══ Document text
TurboCache and HyperMemory
By Gabriel Torres on April 21, 2005
Both NVIDIA and ATI released new graphic chips target to low cost PCs based on the new PCI Express bus using a new technology that "steals" part of the PC RAM memory to be used as video memory. This technology is called TurboCache (or simply TC) by NVIDIA while ATI call this technology HyperMemory. By now ATI has released Radeon X300 and NVIDIA has released GeForce 6200 using this technology.
Since the video card uses part of the system RAM memory as video memory, the board can be manufactured with less memory, making it cheaper. On the other hand, your PC will have less RAM memory available.
The problem is that video card manufacturers are announcing their produts as if they had more memory than thet actually have, in the majority of cases telling that the VGA "supports 256 MB memory", which can lead users to think that the video card has 256 MB memory, which is not true.
For example, the GV-NX62TC256D card from Gigabyte has only 64 MB of video memory but is announced as having "256 MB video memory support". In fact, the difference between 256 MB and 64 MB it "steals" from the PC main RAM. The same thing happens on ATI arena. Radeon X300 SE from PowerColor, which has 128 MB video memory is sold as "with 256 MB HyperMemory".
Brian Burke, from NVIDIA, sent us an e-mail clarifying some points and I'd like to share it with you:
"With TurboCache, the graphics driver uses system memory to augment the local graphics memory as needed by the application. As such, a GeForce 6200 GPU w/ TurboCache can deliver the same experience that a non-TurboCache GPU can. In fact a TurboCache GPU will outperform a non-TurboCache GPU at the same price point. Thus, it shouldn't matter to an end-user where the actual memory is located.
════
══ Source data
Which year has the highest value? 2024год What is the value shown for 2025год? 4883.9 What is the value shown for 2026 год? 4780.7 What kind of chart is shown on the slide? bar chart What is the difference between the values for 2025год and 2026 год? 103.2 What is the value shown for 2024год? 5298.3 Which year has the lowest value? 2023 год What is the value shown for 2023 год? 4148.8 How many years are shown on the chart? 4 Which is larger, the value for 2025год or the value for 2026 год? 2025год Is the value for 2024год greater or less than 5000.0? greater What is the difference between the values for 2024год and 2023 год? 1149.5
════
- **What this exercise asks**
1. Write out the passage of the TurboCache and HyperMemory article between "TurboCache and HyperMemory" and "using this technology.", inclusive.
2. Extend the TurboCache and HyperMemory article, picking up where it stops.

- **Responses**
1.
TurboCache and HyperMemory
By Gabriel Torres on April 21, 2005
Both NVIDIA and ATI released new graphic chips target to low cost PCs based on the new PCI Express bus using a new technology that "steals" part of the PC RAM memory to be used as video memory. This technology is called TurboCache (or simply TC) by NVIDIA while ATI call this technology HyperMemory. By now ATI has released Radeon X300 and NVIDIA has released GeForce 6200 using this technology.

2.
We have packaging guidelines that we expect our add-in card partners to follow to be sure that their TurboCache products are clearly labeled. They include specifying the amount of local frame buffer memory on the card, and noting that a 512MB of system memory is required in order to see the full of support of 128MB. When it is brought to our attention that an add-in card partner is not following these guidelines, we work to have it fixed as quickly as possible."
Brian also pointed out that GeForce 6200 with TurboCache can be available in several different memory configurations: 32 MB or 64 MB, with 64-bit interface or 128-bit interface, and with 275 MHz or 350 MHz memory clocks. So you should pay a lot of attention when buying a VGA with this feature, since a GeForce 6200 VGA from one manufacturer can be a lot faster than a GeForce 6200 VGA from another manufacturer, due to the memory configuration.
ATI has the same issue 64-bit/128-bit issue, but at least they change the product name: Radeon X300 goes for the 128-bit model and Radeon X300 SE goes for the 64-bit model.
As you can see, the idea behind this technology is the same as the on-board video – called UMA, Unified Memory Architecture –, which also "steals" part of the RAM memory to be used as video memory, but in the case of TurboCache and HyperMemory, these technologies at least come with some memory on the board (64 MB or 128 MB), using the main RAM only if the game needs more memory that the VGA has.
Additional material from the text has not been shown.